一、一件記録によると、甲野一郎は、前記被告事件について、昭和四七年三月二七日東京高等裁判所において懲役一年二月の判決言渡を受けたが、同年四月七日付同裁判所第五刑事部の保釈許可決定に基き、同人の弁護人細野良久が同月八日保証金七〇万円(納付現金額二〇万円・原審納付流用金額五〇万円)を納付し、釈放されたこと。その後同年五月一三日右判決は確定したが、右甲野は、正当な理由がなく刑執行のための呼出に応ぜず、所在をくらまし、刑の執行を免れていたが、昭和四八年八月一七日収監されたことが認められる。

二、そこで、右の如く、実刑判決後保釈を許された者が刑執行のため既に収監されている場合に、なお刑訴法九六条三項に基いて保釈保証金を没取し得るか否かについて考察するに、右の場合、保釈保証金は刑の執行を担保する性質のものであるとして、収監後は保釈保証金の没取決定をすることは許されないとの裁判例(大阪高裁昭和三八年二月二日決定)が存するが、刑訴法九六条三項に規定されている没取の本質が、同条項所定の不出頭、逃亡に対する制裁であることは否定できないところであり(没取が不出頭、逃亡に対する制裁であればこそ、そのことが一般に保釈を許された者に対して正当な理由がなく刑執行のための呼出に応じなかったり、逃亡したりすることのないよう心理的な強制を加え、それによって保釈保証金が刑の執行担保としての機能を有効に果し得るのである。)、従って、同条項に規定された不出頭、逃亡の事実があれば、保釈保証金の没取をする前に保釈された者が収監されたとしても、そのことによって保釈保証金の没取が許されなくなる訳のものではない(有斐閣発行横井大三著「捜査 刑事裁判例ノート(1)」一八二頁、日本評論社発行熊谷弘他編捜査法大系Ⅱ二六二頁参照)。

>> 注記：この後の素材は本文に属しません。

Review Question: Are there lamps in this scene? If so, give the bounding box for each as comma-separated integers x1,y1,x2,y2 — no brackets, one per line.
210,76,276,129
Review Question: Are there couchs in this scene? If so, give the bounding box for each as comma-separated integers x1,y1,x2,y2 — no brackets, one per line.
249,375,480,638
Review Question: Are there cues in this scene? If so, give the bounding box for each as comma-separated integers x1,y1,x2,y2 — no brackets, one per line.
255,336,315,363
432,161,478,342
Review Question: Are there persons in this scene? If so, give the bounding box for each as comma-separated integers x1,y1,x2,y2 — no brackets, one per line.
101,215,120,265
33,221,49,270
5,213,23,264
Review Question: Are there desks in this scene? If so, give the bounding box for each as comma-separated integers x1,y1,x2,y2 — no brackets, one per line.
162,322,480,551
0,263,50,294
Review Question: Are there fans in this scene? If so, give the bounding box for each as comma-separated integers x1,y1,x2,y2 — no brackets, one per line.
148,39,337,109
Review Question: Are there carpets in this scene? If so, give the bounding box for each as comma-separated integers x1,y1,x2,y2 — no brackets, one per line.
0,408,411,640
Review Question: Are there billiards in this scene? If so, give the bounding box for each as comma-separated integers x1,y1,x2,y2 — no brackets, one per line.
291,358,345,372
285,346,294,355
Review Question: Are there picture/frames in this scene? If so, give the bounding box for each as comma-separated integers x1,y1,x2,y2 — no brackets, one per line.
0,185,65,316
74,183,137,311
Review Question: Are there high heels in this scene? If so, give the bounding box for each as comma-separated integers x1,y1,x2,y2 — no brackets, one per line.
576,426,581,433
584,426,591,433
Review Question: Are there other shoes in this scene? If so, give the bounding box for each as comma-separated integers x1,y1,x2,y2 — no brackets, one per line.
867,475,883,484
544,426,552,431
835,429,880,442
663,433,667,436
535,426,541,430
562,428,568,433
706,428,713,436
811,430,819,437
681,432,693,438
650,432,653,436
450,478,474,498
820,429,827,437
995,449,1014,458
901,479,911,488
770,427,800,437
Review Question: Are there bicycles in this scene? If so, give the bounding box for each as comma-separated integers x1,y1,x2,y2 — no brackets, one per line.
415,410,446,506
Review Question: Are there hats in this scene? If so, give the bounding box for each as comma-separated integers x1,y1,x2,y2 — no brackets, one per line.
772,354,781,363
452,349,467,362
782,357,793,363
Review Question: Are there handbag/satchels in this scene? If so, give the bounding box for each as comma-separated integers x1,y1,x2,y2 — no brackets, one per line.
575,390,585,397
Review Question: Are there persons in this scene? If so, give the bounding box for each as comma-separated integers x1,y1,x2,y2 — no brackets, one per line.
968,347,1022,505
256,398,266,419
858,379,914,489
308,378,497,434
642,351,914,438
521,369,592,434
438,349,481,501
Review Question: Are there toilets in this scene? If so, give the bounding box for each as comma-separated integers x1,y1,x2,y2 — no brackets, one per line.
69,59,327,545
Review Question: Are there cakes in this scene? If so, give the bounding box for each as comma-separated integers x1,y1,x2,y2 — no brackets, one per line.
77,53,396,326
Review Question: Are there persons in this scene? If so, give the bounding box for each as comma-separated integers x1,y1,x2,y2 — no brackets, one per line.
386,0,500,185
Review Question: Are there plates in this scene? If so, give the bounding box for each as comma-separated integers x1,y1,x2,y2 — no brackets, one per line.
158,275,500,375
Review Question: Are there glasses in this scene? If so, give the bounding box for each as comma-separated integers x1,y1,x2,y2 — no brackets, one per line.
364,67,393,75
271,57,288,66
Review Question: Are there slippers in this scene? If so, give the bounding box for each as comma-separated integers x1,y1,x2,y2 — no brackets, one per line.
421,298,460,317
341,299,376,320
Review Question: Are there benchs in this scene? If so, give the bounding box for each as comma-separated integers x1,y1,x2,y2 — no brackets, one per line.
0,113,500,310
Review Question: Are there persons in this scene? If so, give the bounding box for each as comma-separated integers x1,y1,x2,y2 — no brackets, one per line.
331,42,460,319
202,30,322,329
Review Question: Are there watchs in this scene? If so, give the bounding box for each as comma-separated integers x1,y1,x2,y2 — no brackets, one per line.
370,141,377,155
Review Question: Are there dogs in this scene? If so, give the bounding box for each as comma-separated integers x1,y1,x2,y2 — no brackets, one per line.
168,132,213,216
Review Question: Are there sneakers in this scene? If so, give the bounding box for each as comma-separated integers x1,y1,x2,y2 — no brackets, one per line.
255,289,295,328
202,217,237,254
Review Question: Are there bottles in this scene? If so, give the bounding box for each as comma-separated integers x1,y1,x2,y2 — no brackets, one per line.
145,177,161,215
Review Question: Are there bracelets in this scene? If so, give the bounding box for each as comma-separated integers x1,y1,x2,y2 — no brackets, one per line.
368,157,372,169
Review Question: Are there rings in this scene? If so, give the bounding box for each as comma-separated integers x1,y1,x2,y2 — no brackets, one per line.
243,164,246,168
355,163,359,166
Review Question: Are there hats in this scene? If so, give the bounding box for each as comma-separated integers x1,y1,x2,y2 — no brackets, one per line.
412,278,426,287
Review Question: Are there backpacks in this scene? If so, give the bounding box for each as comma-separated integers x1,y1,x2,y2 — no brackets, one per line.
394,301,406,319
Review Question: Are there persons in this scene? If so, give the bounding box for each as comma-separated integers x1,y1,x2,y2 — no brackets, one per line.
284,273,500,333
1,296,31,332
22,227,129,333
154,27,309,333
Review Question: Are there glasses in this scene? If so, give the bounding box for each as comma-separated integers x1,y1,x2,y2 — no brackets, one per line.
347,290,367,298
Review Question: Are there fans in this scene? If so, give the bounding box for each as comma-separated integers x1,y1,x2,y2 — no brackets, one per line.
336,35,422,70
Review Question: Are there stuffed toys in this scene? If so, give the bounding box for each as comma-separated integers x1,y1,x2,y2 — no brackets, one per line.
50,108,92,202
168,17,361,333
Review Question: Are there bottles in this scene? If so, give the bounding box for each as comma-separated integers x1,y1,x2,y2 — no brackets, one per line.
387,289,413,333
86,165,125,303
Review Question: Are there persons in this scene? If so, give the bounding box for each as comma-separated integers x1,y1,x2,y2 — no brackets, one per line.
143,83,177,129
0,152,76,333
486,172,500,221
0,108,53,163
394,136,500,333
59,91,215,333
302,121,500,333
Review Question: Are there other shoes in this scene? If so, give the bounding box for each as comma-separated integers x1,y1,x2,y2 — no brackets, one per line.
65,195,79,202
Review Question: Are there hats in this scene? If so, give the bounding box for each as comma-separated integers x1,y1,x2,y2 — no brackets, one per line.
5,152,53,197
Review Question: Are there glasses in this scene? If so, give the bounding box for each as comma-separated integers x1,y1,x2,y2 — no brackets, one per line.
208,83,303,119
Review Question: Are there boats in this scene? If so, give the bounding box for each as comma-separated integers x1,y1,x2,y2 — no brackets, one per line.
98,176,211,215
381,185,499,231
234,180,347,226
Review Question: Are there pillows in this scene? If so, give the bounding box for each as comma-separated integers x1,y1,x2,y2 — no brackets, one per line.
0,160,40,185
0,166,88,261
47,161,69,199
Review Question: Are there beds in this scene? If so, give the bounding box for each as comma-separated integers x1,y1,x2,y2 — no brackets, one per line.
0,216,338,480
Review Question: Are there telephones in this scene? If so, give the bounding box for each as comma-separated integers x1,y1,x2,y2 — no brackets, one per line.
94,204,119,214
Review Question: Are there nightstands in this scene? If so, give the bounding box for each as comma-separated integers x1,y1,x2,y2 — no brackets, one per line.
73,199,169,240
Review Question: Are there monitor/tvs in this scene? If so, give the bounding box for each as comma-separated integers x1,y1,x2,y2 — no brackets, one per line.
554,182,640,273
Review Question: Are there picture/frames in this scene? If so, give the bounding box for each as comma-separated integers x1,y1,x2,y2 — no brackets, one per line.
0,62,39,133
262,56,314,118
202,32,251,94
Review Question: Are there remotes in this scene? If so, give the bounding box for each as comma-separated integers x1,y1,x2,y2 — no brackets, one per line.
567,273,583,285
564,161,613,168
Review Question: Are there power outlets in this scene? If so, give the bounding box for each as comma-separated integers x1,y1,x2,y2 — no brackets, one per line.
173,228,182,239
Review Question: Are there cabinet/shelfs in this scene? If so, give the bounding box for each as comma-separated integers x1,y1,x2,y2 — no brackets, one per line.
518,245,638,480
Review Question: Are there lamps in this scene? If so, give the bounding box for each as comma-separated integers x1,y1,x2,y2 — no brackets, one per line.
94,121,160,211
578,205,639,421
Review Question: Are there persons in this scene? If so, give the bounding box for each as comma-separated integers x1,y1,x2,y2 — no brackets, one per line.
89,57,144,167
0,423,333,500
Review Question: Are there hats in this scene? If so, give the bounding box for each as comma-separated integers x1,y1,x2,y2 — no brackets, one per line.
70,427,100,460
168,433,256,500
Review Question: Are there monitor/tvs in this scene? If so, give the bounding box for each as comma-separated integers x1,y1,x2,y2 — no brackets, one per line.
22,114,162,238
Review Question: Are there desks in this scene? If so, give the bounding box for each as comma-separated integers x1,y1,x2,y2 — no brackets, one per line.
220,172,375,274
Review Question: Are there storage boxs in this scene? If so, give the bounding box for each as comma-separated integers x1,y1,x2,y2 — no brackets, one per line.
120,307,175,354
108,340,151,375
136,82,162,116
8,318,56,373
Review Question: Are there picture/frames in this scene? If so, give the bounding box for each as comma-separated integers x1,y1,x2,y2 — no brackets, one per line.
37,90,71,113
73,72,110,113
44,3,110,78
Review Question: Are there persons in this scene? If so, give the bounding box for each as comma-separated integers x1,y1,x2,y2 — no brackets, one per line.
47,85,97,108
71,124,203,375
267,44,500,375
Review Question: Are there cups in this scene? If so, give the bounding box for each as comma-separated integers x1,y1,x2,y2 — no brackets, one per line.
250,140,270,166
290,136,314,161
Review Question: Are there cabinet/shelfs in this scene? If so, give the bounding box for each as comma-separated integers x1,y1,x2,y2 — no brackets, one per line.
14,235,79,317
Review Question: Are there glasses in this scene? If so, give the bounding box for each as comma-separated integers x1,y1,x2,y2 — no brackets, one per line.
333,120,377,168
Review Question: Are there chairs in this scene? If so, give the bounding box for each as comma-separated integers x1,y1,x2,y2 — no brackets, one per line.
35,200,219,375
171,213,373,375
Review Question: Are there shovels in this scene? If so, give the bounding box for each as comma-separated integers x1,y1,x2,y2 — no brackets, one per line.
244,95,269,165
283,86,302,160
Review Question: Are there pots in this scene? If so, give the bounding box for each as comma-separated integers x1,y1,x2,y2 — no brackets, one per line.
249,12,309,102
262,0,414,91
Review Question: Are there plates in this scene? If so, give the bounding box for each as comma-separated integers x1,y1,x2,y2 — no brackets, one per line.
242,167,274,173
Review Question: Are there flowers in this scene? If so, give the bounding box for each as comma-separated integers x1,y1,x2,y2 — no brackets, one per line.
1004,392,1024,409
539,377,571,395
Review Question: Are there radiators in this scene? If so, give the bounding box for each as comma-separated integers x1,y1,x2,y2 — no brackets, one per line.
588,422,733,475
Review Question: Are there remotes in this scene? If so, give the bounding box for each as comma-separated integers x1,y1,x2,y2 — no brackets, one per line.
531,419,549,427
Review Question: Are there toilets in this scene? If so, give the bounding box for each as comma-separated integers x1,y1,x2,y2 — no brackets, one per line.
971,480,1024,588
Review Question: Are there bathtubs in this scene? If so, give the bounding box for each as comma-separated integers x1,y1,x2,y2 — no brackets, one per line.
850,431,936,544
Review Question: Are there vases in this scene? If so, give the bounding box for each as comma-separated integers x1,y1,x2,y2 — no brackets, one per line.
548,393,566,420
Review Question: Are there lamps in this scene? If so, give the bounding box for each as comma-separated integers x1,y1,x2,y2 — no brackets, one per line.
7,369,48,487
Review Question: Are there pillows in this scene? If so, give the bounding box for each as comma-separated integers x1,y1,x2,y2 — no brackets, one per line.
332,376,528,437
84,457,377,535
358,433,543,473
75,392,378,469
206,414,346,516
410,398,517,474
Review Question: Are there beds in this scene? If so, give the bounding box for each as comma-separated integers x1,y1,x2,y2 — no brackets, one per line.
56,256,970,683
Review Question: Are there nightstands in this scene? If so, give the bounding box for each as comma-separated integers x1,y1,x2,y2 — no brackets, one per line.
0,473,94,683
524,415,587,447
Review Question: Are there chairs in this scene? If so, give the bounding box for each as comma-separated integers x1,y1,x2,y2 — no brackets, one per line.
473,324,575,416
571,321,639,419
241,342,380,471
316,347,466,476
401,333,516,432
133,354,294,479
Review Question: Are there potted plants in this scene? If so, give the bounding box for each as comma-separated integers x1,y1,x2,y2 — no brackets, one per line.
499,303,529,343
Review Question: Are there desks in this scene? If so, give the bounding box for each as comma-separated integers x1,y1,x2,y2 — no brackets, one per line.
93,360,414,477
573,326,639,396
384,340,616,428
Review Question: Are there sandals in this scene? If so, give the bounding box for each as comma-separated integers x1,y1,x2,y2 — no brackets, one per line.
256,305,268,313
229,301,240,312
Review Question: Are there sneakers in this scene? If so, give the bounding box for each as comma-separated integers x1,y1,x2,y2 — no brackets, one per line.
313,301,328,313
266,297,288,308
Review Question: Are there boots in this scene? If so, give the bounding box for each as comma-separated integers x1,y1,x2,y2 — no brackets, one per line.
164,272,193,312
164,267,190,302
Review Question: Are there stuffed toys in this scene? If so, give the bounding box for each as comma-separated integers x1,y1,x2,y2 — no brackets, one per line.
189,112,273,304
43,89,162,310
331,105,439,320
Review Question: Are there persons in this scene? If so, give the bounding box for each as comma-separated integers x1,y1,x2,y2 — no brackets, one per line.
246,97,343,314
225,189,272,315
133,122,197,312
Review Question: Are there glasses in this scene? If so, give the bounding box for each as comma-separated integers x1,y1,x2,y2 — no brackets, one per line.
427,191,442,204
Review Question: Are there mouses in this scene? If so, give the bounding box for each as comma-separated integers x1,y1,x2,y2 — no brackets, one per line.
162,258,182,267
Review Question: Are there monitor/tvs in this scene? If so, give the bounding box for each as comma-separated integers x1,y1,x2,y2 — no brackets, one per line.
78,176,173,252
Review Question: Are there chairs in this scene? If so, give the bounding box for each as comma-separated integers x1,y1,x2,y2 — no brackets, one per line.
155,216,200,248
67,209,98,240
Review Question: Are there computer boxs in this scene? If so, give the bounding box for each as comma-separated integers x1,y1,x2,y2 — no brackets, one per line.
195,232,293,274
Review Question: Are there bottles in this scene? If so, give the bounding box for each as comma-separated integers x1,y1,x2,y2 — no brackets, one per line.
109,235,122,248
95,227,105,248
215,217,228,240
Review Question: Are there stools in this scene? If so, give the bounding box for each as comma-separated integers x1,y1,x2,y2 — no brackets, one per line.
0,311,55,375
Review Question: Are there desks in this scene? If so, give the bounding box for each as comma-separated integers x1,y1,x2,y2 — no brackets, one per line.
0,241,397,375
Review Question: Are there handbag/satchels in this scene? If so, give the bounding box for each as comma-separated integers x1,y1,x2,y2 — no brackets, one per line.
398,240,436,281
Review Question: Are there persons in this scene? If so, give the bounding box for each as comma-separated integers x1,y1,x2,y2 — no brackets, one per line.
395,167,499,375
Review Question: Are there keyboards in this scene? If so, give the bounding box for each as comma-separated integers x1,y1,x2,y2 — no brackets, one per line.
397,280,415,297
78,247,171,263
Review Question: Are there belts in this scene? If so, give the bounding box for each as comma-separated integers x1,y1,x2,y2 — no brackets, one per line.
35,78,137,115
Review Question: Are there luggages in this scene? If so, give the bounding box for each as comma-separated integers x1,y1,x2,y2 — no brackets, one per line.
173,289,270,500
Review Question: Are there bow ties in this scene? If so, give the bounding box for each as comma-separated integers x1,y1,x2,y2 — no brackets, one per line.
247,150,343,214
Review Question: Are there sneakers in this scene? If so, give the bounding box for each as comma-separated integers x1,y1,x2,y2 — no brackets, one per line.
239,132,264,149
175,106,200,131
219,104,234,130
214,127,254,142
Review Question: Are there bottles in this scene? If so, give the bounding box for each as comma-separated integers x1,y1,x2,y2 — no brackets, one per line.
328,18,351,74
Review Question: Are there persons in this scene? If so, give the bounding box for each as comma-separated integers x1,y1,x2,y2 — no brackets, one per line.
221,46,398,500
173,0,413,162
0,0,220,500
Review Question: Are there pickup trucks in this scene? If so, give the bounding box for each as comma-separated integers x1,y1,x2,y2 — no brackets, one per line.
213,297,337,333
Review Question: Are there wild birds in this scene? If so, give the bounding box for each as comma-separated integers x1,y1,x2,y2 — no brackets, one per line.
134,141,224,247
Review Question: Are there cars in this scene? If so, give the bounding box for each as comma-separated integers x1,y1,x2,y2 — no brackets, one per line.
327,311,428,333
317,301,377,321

三、而して、前記甲野一郎は、前記のとおり、正当な理由がなく刑執行のための呼出に応ぜず、長期間に亘ってその所在をくらまし、刑の執行を免れていたものであり、前記保釈保証金の一部について没取しないことを相当とする特段の事情があるとは認められない。

四、以上の次第であるので、刑訴法九六条三項に則って、主文のとおり決定する。